[START OF EXCERPTED RECORDS]

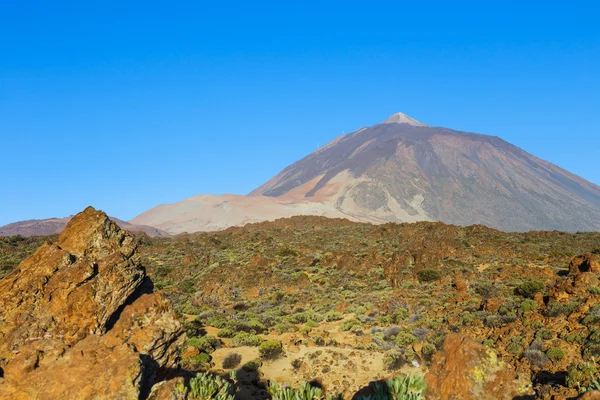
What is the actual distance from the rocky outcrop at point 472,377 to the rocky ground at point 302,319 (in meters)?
0.02

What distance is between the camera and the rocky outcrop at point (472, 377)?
656 centimetres

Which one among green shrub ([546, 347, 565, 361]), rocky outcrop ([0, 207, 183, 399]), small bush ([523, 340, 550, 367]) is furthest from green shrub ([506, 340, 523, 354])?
rocky outcrop ([0, 207, 183, 399])

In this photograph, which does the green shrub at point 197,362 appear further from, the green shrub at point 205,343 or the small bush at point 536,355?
the small bush at point 536,355

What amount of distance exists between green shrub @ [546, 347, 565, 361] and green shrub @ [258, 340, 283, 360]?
7.05 meters

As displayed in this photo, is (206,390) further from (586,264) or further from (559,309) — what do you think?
(586,264)

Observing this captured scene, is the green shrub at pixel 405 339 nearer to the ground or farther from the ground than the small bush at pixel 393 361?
farther from the ground

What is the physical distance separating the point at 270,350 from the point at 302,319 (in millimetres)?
4042

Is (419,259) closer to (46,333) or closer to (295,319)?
(295,319)

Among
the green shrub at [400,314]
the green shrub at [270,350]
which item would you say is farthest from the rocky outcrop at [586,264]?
the green shrub at [270,350]

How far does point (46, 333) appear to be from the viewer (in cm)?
749

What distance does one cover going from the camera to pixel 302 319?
1645 centimetres

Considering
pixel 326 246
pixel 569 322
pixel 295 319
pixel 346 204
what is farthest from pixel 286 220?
pixel 346 204

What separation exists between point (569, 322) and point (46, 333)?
13.2 metres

[END OF EXCERPTED RECORDS]

PROBLEM DETAILS – Could you retype all of the material above word for word, leaving out the picture?

EXPECTED OUTPUT –
What is the actual distance from the rocky outcrop at point 472,377 to the rocky ground at point 302,319 (in meters)?
0.02

What distance is between the camera and the rocky outcrop at point (472, 377)?
656 centimetres

Which one among green shrub ([546, 347, 565, 361]), rocky outcrop ([0, 207, 183, 399]), small bush ([523, 340, 550, 367]) is furthest from green shrub ([506, 340, 523, 354])?
rocky outcrop ([0, 207, 183, 399])

In this photograph, which does the green shrub at point 197,362 appear further from, the green shrub at point 205,343 or the small bush at point 536,355?
the small bush at point 536,355

What amount of distance exists between green shrub @ [546, 347, 565, 361] and green shrub @ [258, 340, 283, 360]?
7.05 meters

As displayed in this photo, is (206,390) further from (586,264) or further from (559,309) — what do you think?
(586,264)

Observing this captured scene, is the green shrub at pixel 405 339 nearer to the ground or farther from the ground than the small bush at pixel 393 361?
farther from the ground

What is the physical distance separating the point at 270,350 from the point at 302,319 (in millimetres)?
4042

Is (419,259) closer to (46,333) or closer to (295,319)?
(295,319)

Among
the green shrub at [400,314]
the green shrub at [270,350]
which item would you say is farthest from the rocky outcrop at [586,264]?
the green shrub at [270,350]

How far does point (46, 333) appear to be from the viewer (in cm)?
749

What distance does one cover going from the camera to pixel 302 319?
1645 centimetres

Considering
pixel 326 246
pixel 569 322
pixel 295 319
pixel 346 204
what is farthest from pixel 286 220?
pixel 346 204

What separation exists between point (569, 322) and point (46, 333)?
13.2 metres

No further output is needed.